Print exactly what appears from the line containing "Tune to Ch. 68" through the final line of the data below, pictures excluded.
SUPPLIED RECORDS below:
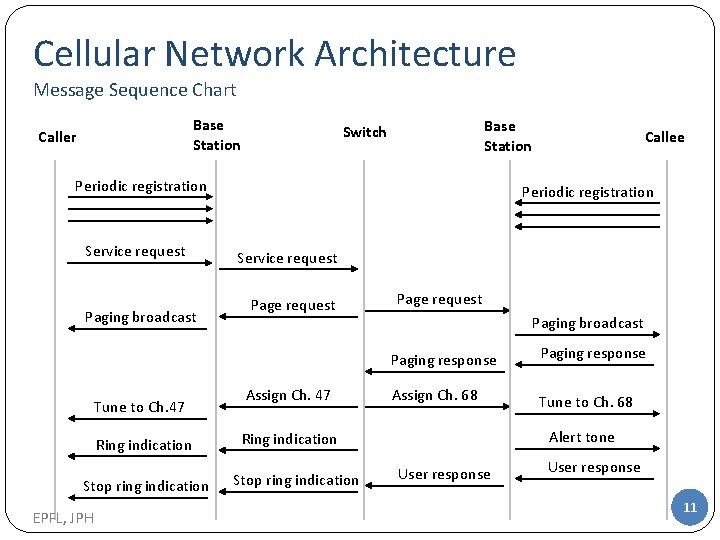 Cellular Network Architecture

Message Sequence Chart

Caller

Base Station

Switch

Base Station

Callee

Periodic registration

Periodic registration

Service request

Service request

Page request

Page request

Paging broadcast

Paging broadcast

Paging response

Paging response

Assign Ch. 47

Assign Ch. 68

Tune to Ch.47

Tune to Ch. 68

Ring indication

Ring indication

Alert tone

User response

User response

Stop ring indication

Stop ring indication

EPFL, JPH

11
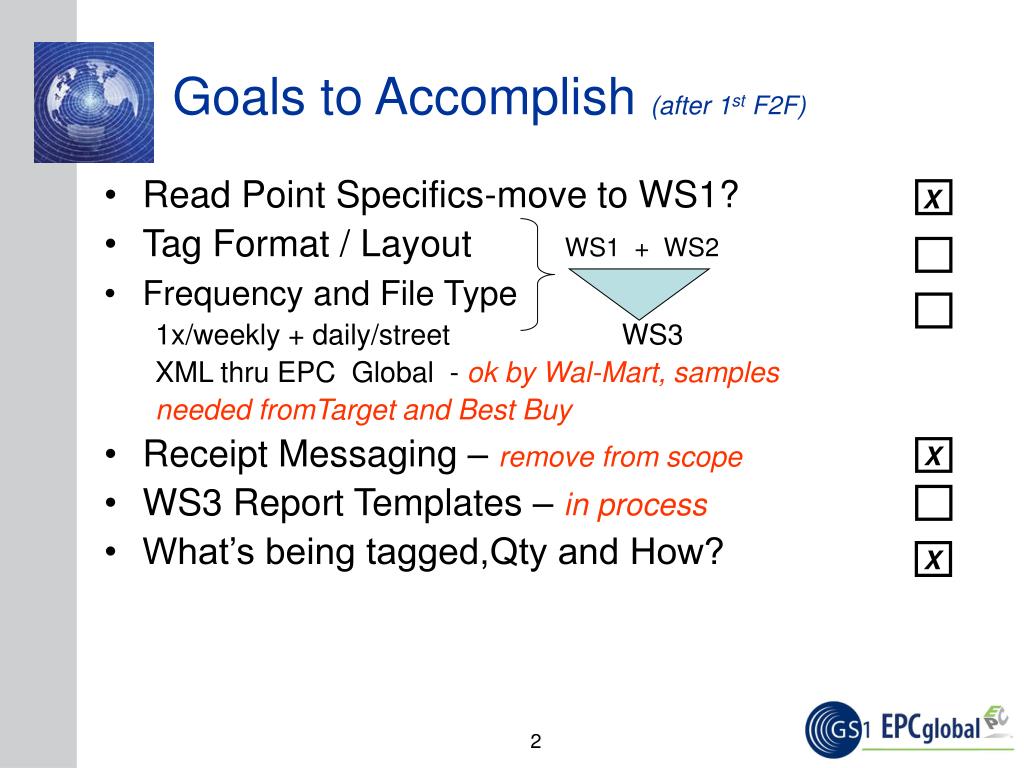 Goals to Accomplish (after 1$^{st}$ F2F)

• Read Point Specifics-move to WS1? X
• Tag Format / Layout WS1 + WS2
• Frequency and File Type
1x/weekly + daily/street WS3
XML thru EPC Global - ok by Wal-Mart, samples needed fromTarget and Best Buy
• Receipt Messaging – remove from scope X
• WS3 Report Templates – in process
• What's being tagged,Qty and How? X

2

GS1 EPCglobal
End of SUPPLIED RECORDS.
**REPLY TO THE TASK**
Tune to Ch. 68

Ring indication

Ring indication

Alert tone

User response

User response

Stop ring indication

Stop ring indication

EPFL, JPH

11
 Goals to Accomplish (after 1$^{st}$ F2F)

• Read Point Specifics-move to WS1? X
• Tag Format / Layout WS1 + WS2
• Frequency and File Type
1x/weekly + daily/street WS3
XML thru EPC Global - ok by Wal-Mart, samples needed fromTarget and Best Buy
• Receipt Messaging – remove from scope X
• WS3 Report Templates – in process
• What's being tagged,Qty and How? X

2

GS1 EPCglobal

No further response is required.